- Task requirements
Write the following entries out again exactly, skipping each image.

[Crawled caption data]
————————
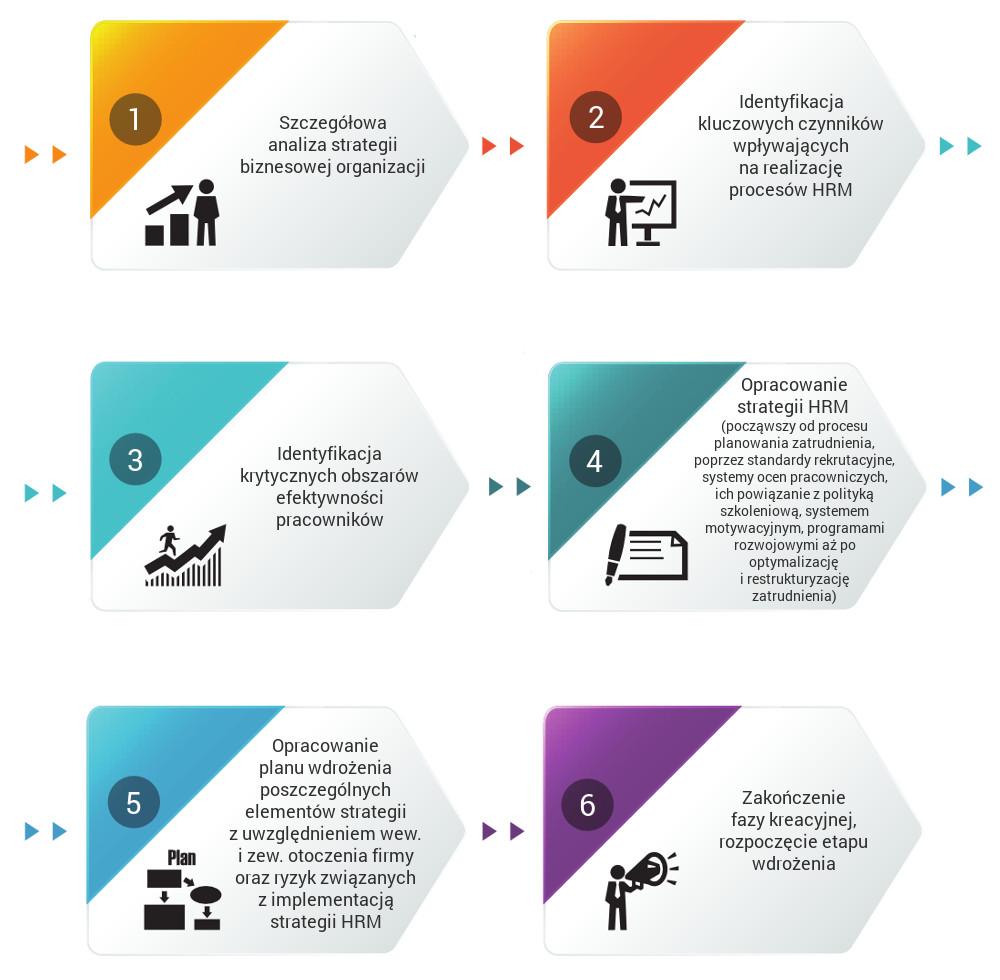 Przebieg projektu: Strategia HRM - HPS - Doradztwo HR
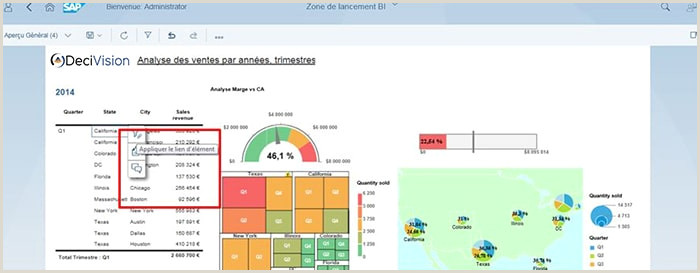 Sap Business Objects Resume Bi 4 2 Sp5 Les Nouveautés De La Derni¨re Version De
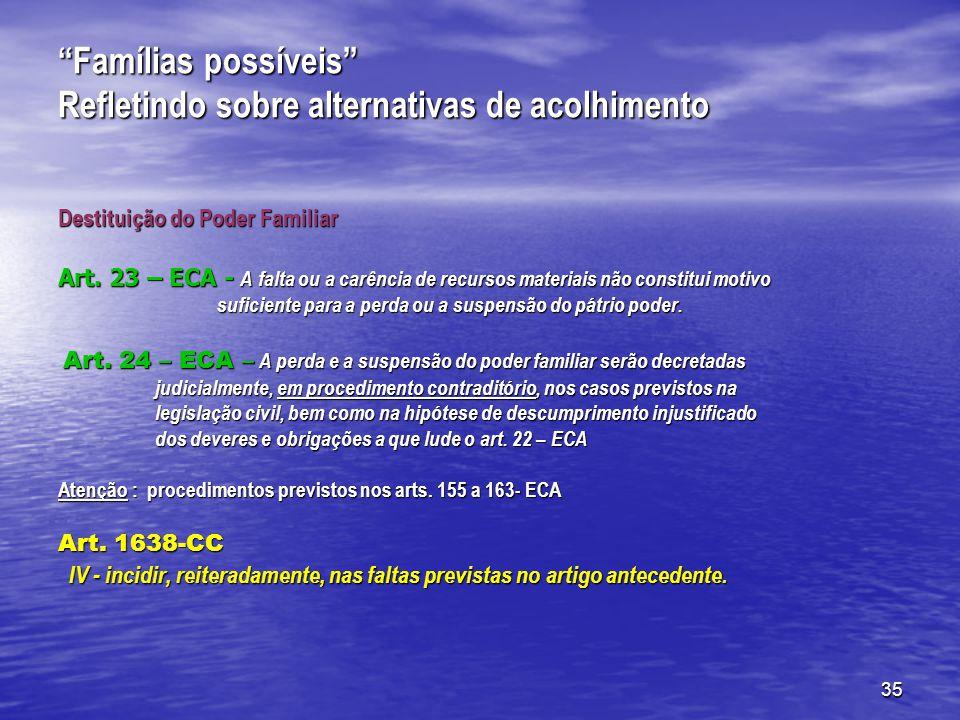 35 Famílias possíveis Refletindo sobre alternativas de acolhimento Destituição do Poder Familiar Art.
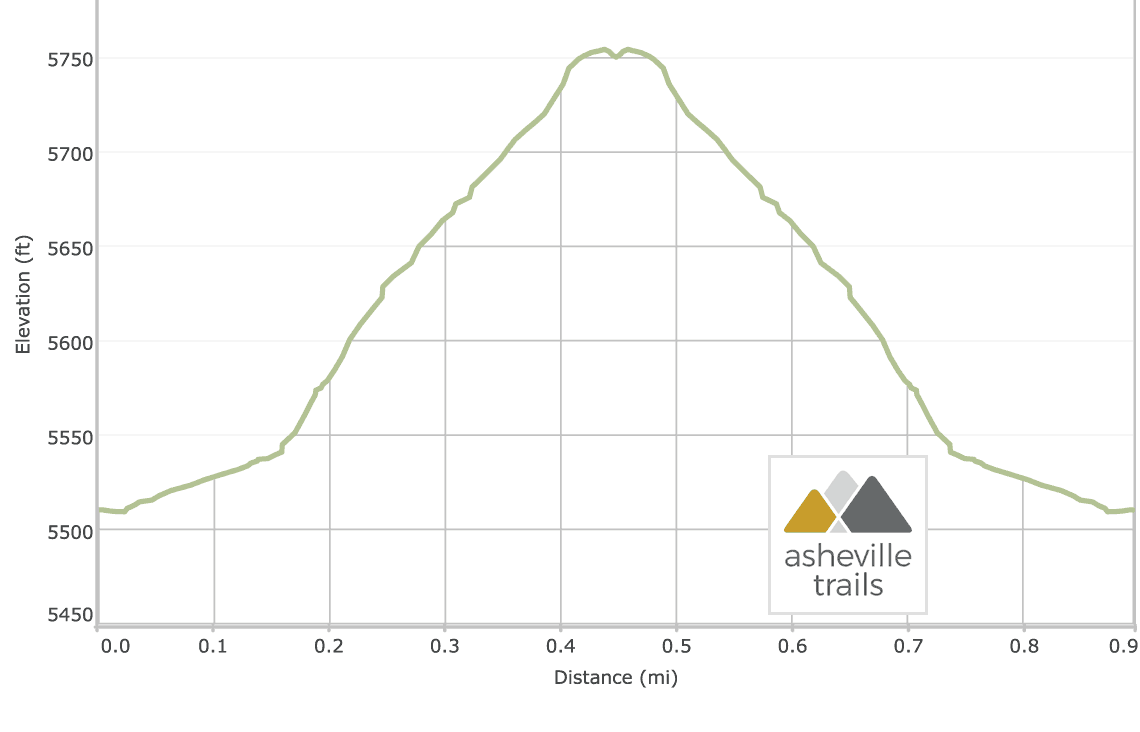 Devil's Courthouse Trail Elevation Profile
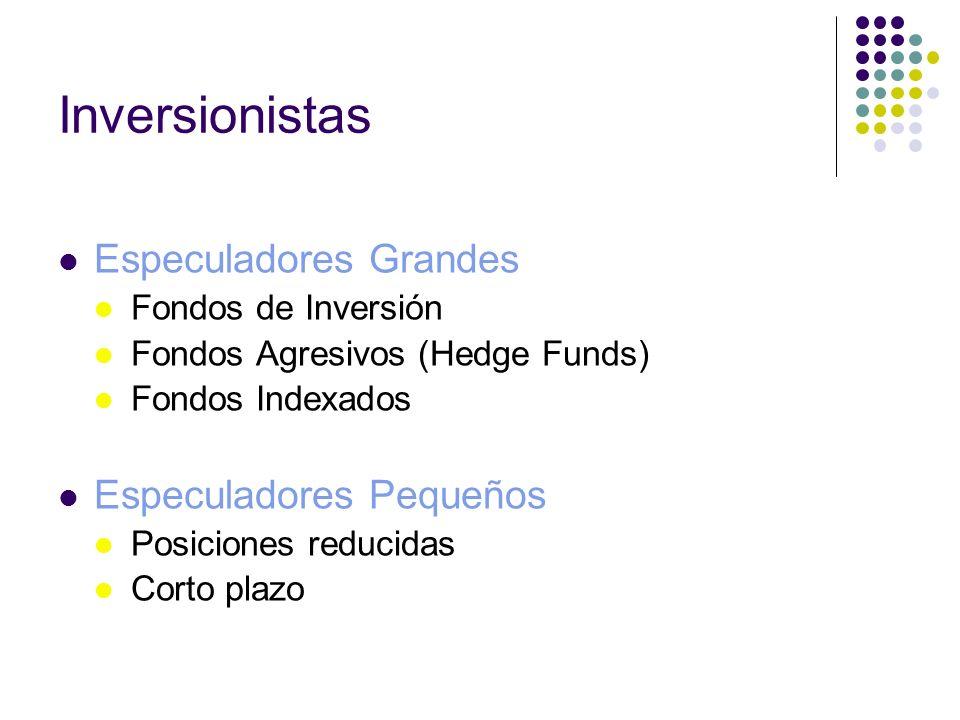 Inversionistas Especuladores Grandes Fondos de Inversión Fondos Agresivos (Hedge Funds) Fondos Indexados Especuladores Pequeños Posiciones reducidas C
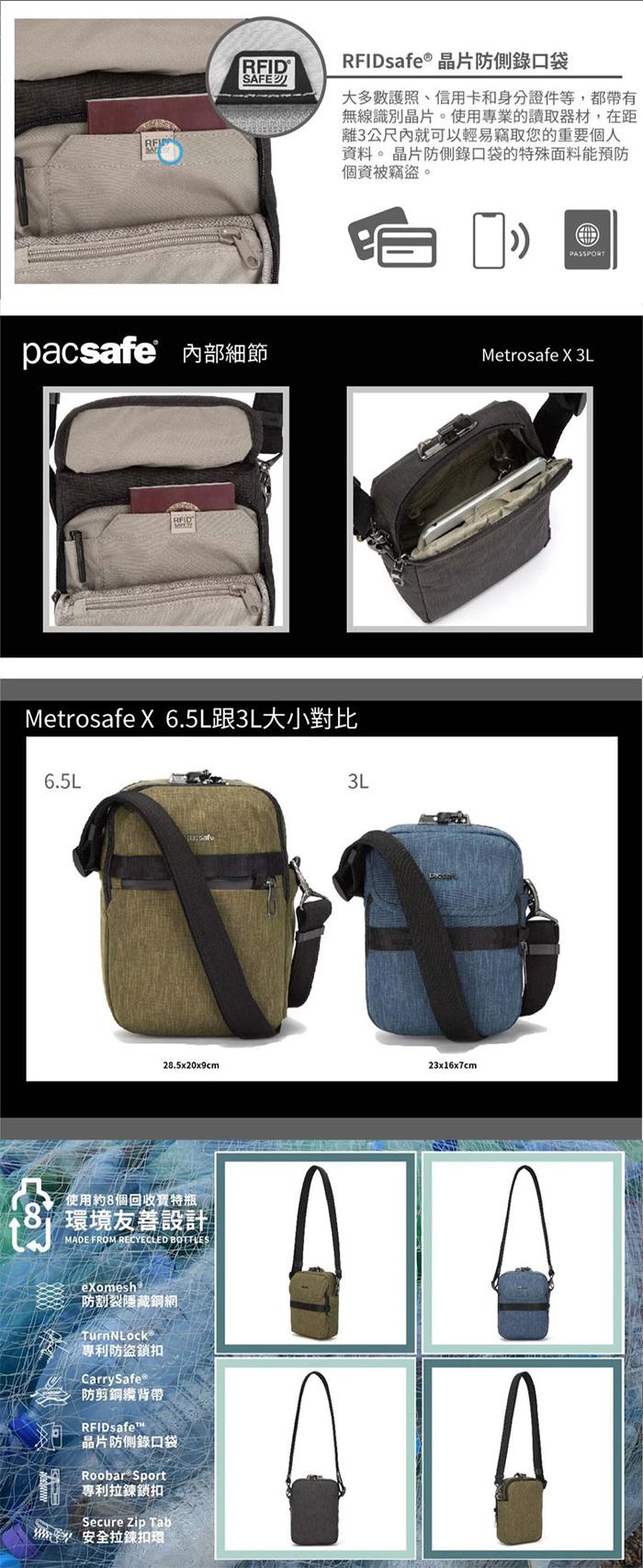 (複製)Pacsafe Metrosafe 都市防盜後背包 LS450(25L)灰色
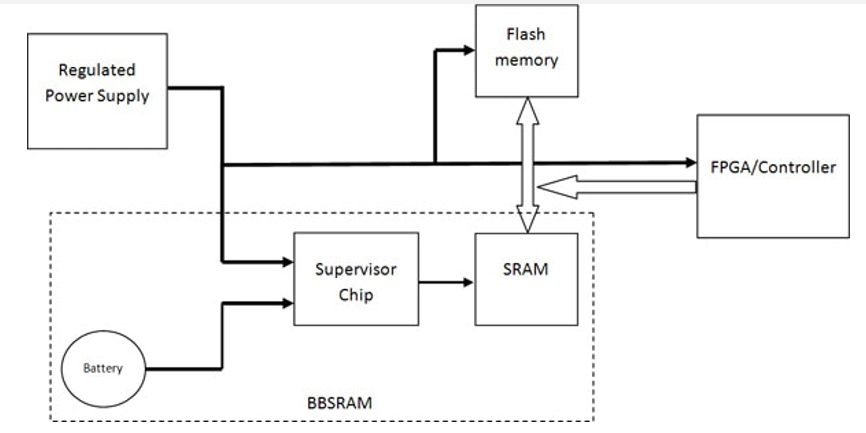 Block diagram of Interfacing SRAM with battery for battery backed applications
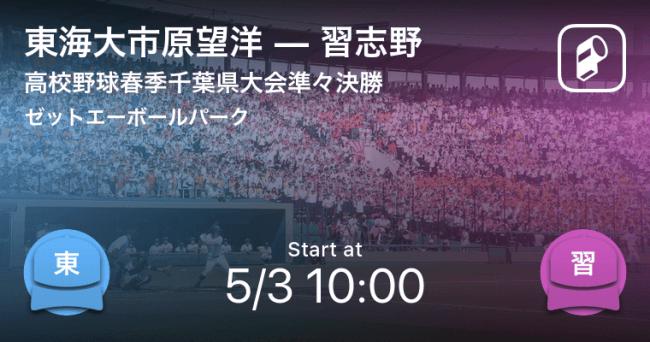 リアルタイム 速報 野球 千葉 県 高校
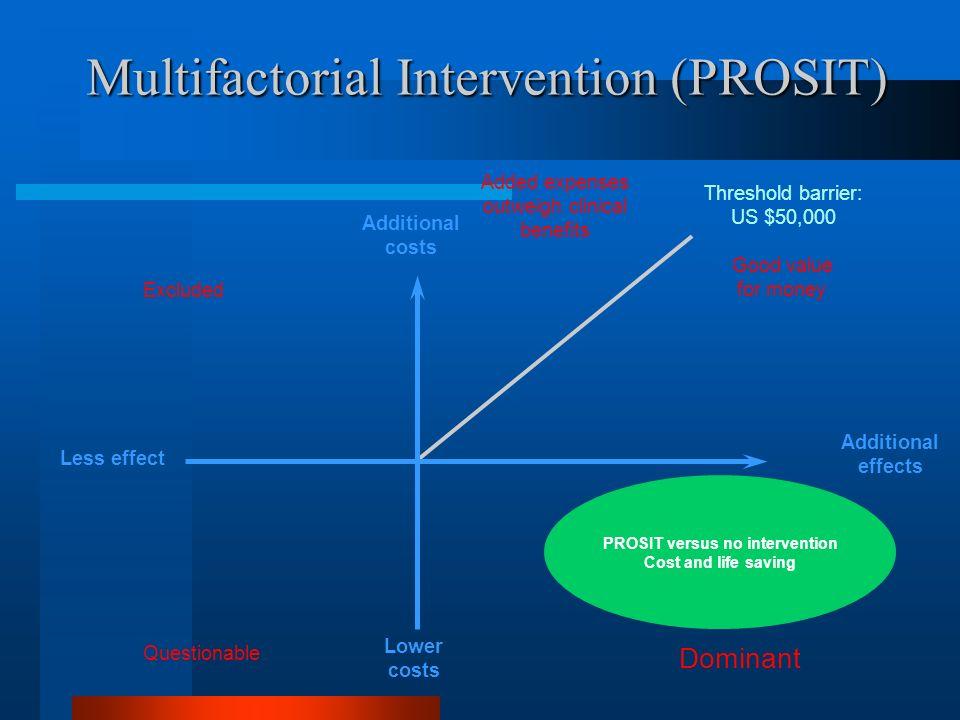 CUANDO ES NECESARIO UN PROGRAMA DE PREVENCIÓN Enfermedad de alta prevalencia Efectos de la enfermedad son importantes enfermedad asintomática por larg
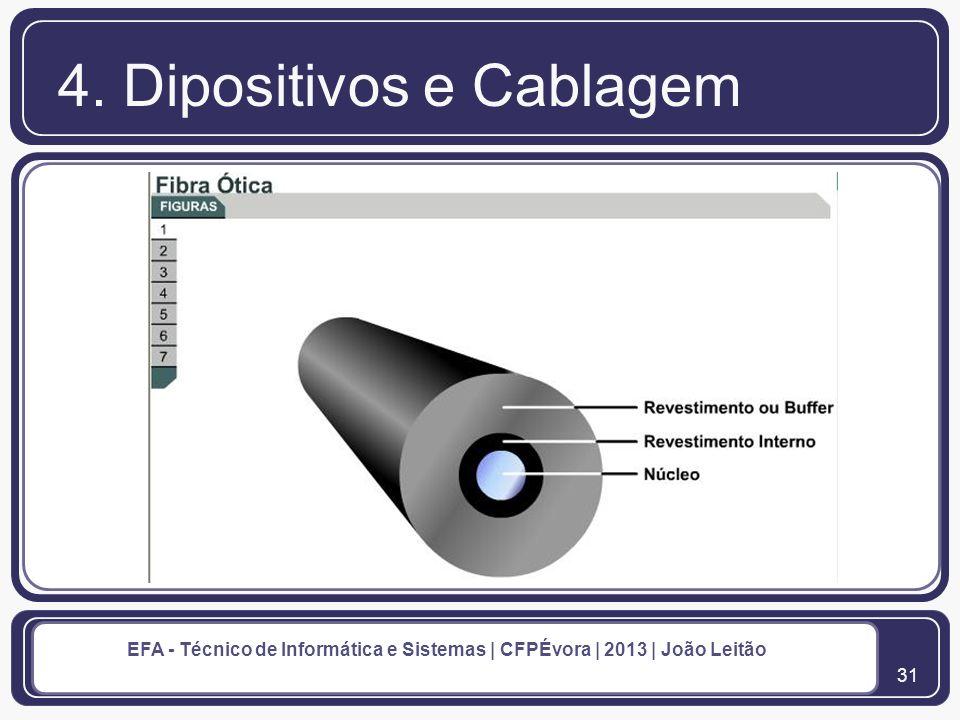 32 EFA - Técnico de Informática e Sistemas | CFPÉvora | 2013 | João Leitão 4.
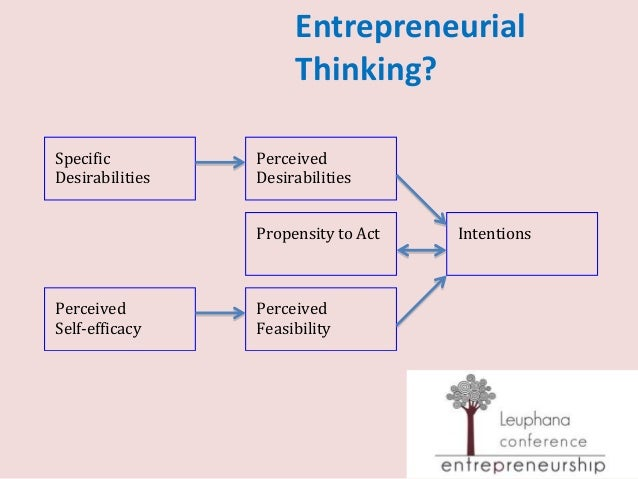 entrepreneurial self efficacy Of this paper is operationalized through the entrepreneurial self-efficacy (ese) construct self-efficacy is an important construct in behavioural management and bandura (1997) describes self-efficacy as ones level of confidence in performing a specific task and is the central.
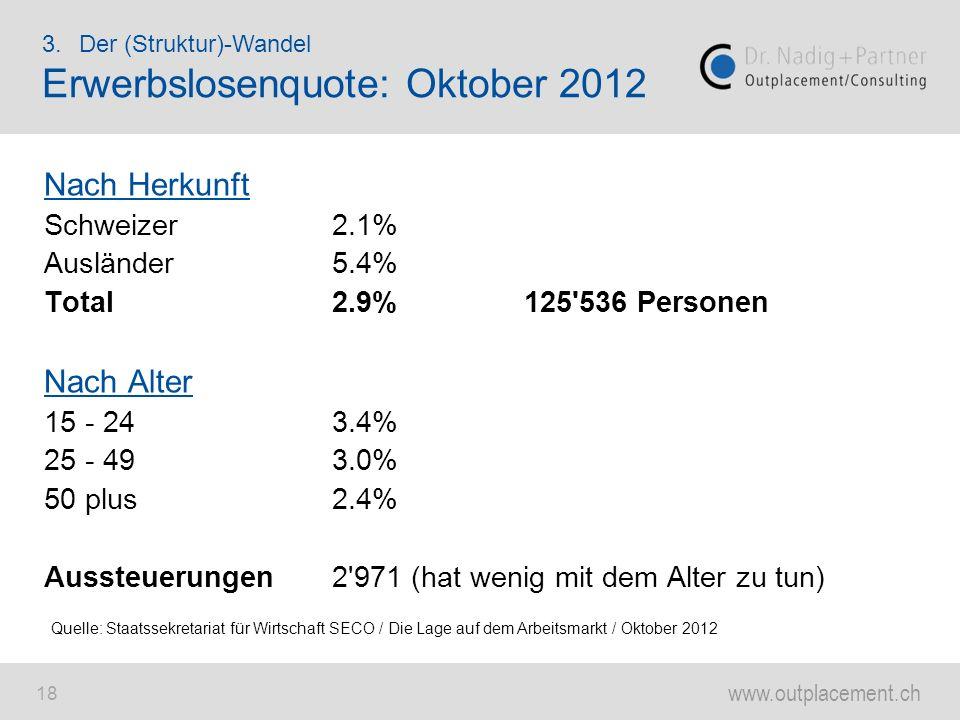 Erwerbslosenquote: Oktober 2012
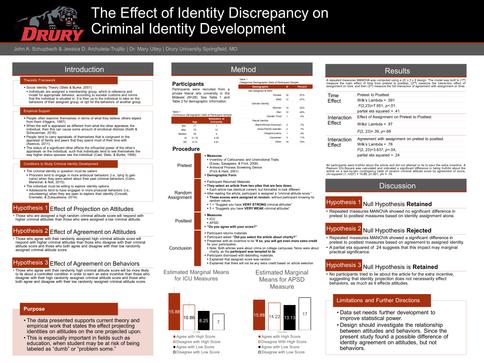 The Effect of Identity Discrepancy on Criminal Identity Development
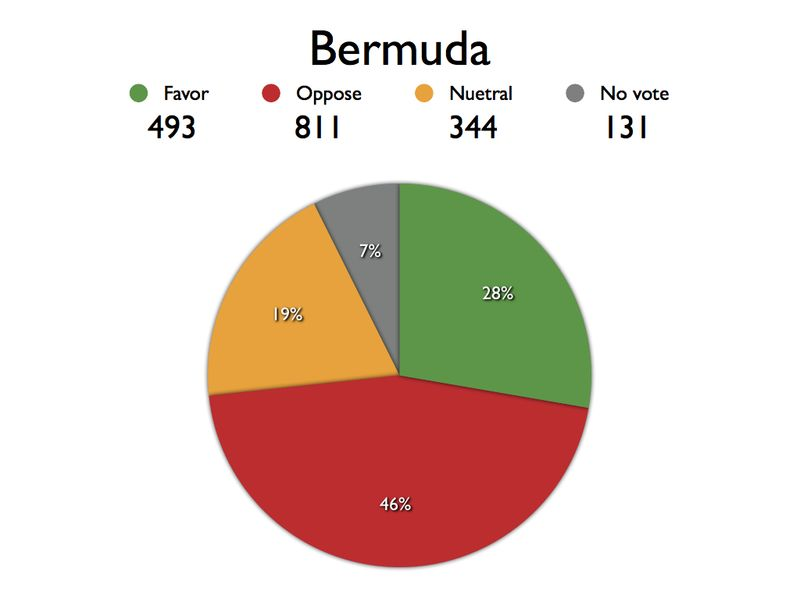 ABA Area Referendum Charts.Ber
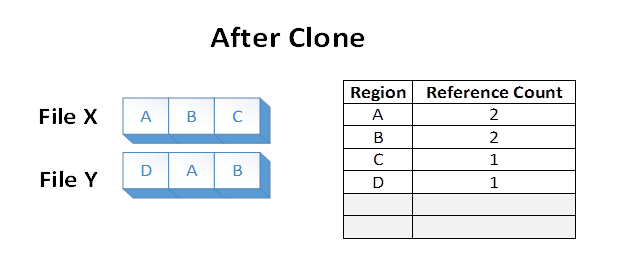 Cluster layout before clone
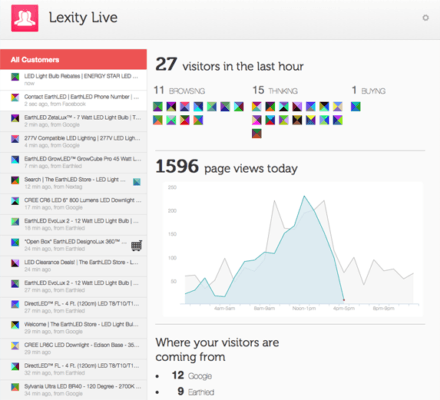 lexity live real time ecommerce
————————
- Exercise result
 Przebieg projektu: Strategia HRM - HPS - Doradztwo HR
 Sap Business Objects Resume Bi 4 2 Sp5 Les Nouveautés De La Derni¨re Version De
 35 Famílias possíveis Refletindo sobre alternativas de acolhimento Destituição do Poder Familiar Art.
 Devil's Courthouse Trail Elevation Profile
 Inversionistas Especuladores Grandes Fondos de Inversión Fondos Agresivos (Hedge Funds) Fondos Indexados Especuladores Pequeños Posiciones reducidas C
 (複製)Pacsafe Metrosafe 都市防盜後背包 LS450(25L)灰色
 Block diagram of Interfacing SRAM with battery for battery backed applications
 リアルタイム 速報 野球 千葉 県 高校
 CUANDO ES NECESARIO UN PROGRAMA DE PREVENCIÓN Enfermedad de alta prevalencia Efectos de la enfermedad son importantes enfermedad asintomática por larg
 32 EFA - Técnico de Informática e Sistemas | CFPÉvora | 2013 | João Leitão 4.
 entrepreneurial self efficacy Of this paper is operationalized through the entrepreneurial self-efficacy (ese) construct self-efficacy is an important construct in behavioural management and bandura (1997) describes self-efficacy as ones level of confidence in performing a specific task and is the central.
 Erwerbslosenquote: Oktober 2012
 The Effect of Identity Discrepancy on Criminal Identity Development
 ABA Area Referendum Charts.Ber
 Cluster layout before clone
 lexity live real time ecommerce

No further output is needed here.